The Night Before(18)



I drove my parents crazy. I know I did. They told me I did. I was hard to love. Maybe impossible. Maybe I still am.

I shove this all aside. Jonathan Fields is a nice man and he leans forward for his beer but really because he wants to be closer to me. I can feel it. These thoughts are wrong. These concerns are meaningless. I gather them so I can push away nice men like Jonathan Fields who want to love me. And I do this so I can keep finding the wrong men who won’t love me.

I want to cry. I feel tears coming, but I hold them back.

Knowledge is power, right? I will stop this from happening. This is why I came home. This is my job now. To stop old me from ruining my life.

I go to the bathroom. I splash cold water on my face. I get my shit together and return to the table.

Jonathan Fields gives me a huge smile. Then he opens his mouth to start a new conversation. Only it’s not new. It’s the same one he’s been trying to have all night.

“Okay,” he says. “So why is it you haven’t been back home sooner?”

What is going on here?

Why is he so interested in my past?

He seems to know about my list of concerns. Maybe he’s trying to stop me from making it any longer. But that’s exactly what he’s doing.

“You know what?” he says. “Let’s get out of here—go for a walk by the river.”

I tell myself it’s nothing. A molehill. Not a mountain. There are no instincts I can trust. No skills I can rely upon. Just determination.

My mouth opens and out comes the word he likes so much.

“Okay.”





NINE


Rosie. Present Day. Friday, 11 a.m. Branston, CT.

Another hour passed quickly. Rosie and Gabe drove in his car to meet Joe on Richmond Street. There was a frenzied discussion about what to do next and, again, whether they should call the police. Gabe didn’t weigh in. This was their call. And, in the end, Rosie’s. It was her sister who would have to live with the consequences, one way or the other.

Joe didn’t have to say it—the impact it could have on Laura, on her emotional stability, if they dredged up her past and forced her out of the shadow of anonymity she had created.

Gabe was the only one of them who was not reeling with fear, and on his face Rosie could see something even worse—resignation. Time felt precious, but that’s all it was. A feeling. An urgency fed by the panic of not knowing. If something bad had happened, it was over. They were already too late.

Rosie made the decision, though without the conviction she’d had even an hour before when they were standing in her kitchen. They would wait.

Joe took her minivan back to the house and she took his car and followed Gabe to the waterfront, where Laura’s phone had last sent a signal. The exact location was a parking lot between an office building and a gym. But that meant nothing—people coming to the restaurants and bars parked in all of the lots, and along the streets as well.

So they walked the streets and the paths between them, stopping in apartment buildings, asking people if they recognized any of the men from findlove.com. They had narrowed the thumbnail photos down to twenty-seven. Laura had said enough about him to rule out the rest. Full head of hair, clean-shaven, fit. Still, it was a needle in a haystack, and they landed back at the street where they’d parked their cars, with nothing helpful.

Gabe laid the sheets of photos on his hood, studying the faces.

“Do you recognize any of them?” Rosie asked.
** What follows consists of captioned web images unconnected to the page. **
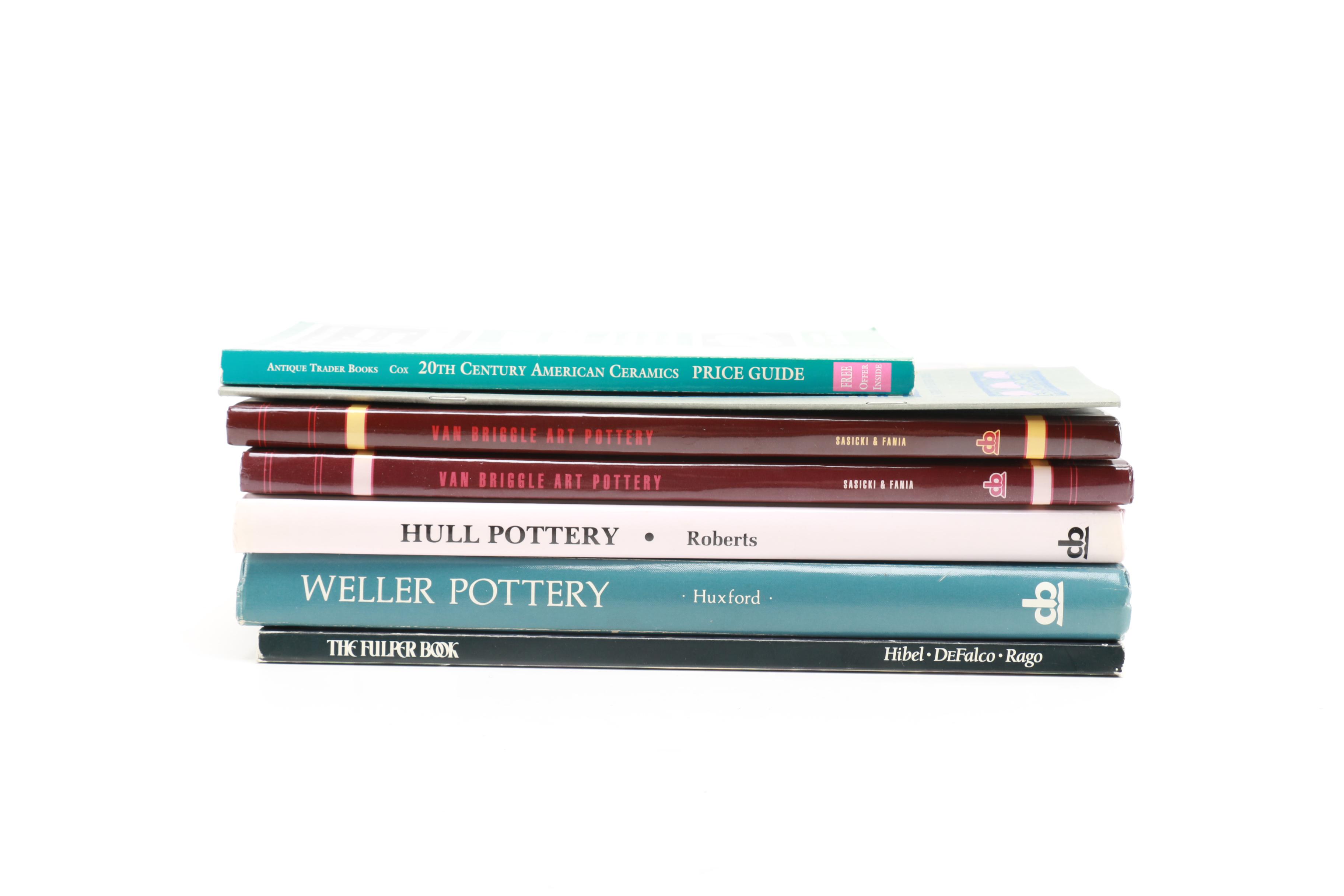 Collection of Pottery Collector Encyclopedias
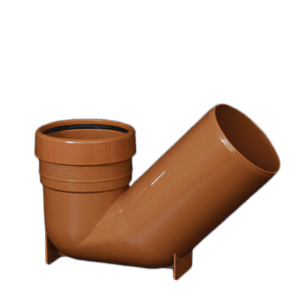picture of a 110mm underground drainage gully trap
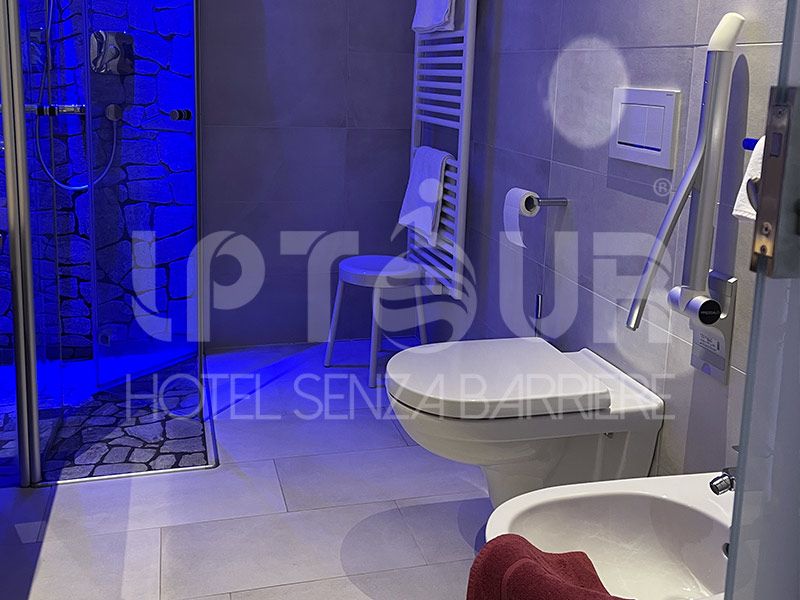 Bagno per disabili
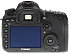 Front side of Canon 7D Mark II digital camera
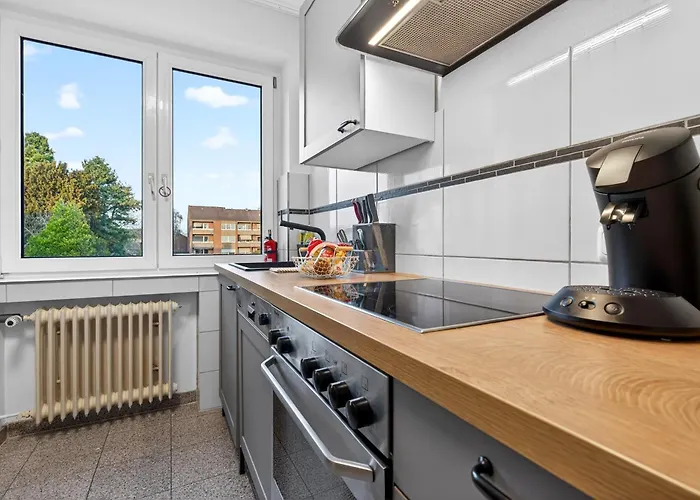 Grosszuegiges Industrie Design Fuer Bis Zu 6 Personen, Naehe Messe Und Dus, Verkehrsguenstig - Familien, Gruppen Und Firmen Krefeld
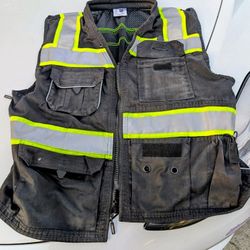 New Reflective Vest Size XL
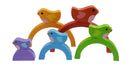 Bird and Rainbow Puzzle Wooden | Kiddie connect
Gabe sometimes talked about his cases. Most of what he did was more mundane—working out glitches in corporate computer systems. But for his other work—using IT to investigate spouses—it was, invariably, women who hired him. And it always made Rosie think of her mother.

“Funny you should say that,” Gabe answered. “The last case where I needed to sort through this shitty website was Melissa’s. Her husband was trolling for younger women under a fake profile.”

“Sorry…” Rosie said. Gabe and Melissa liked to forget this little fact about how they met.

“No, don’t be. You know, it’s okay to sleep with your client as long as you marry her.” Gabe gave her a wink and Rosie managed a smile. But the levity slipped away quickly.

“Some of these guys have been on here for years. This one”—Gabe pointed to a man with a seductive smile, holding a fish at the end of a line—“he was on here two, three years ago—before Melissa’s case. I remember this stupid fish.”

Rosie looked at the picture. “We should cross him off the list. Laura would have mentioned the fish. She would have found it ridiculous.”

Gabe took out a pen and put an X through the photo.

“Yeah,” he agreed. “She would have psychoanalyzed the hell out of it—a pathetic attempt to convey success, manliness, dominion.”

“It’s a curse and a blessing—how she sees through everything and everyone.”

Gabe’s face returned to resignation. “Except herself,” he said. “She never understood why she did the things she did.”

Rosie began pacing the sidewalk, arms folded around herself, squinting from the sun, which was almost directly overhead. She checked her phone. It was eleven.

“The restaurants should be open now,” Gabe said. “Most of them serve lunch. The staff will be setting up.”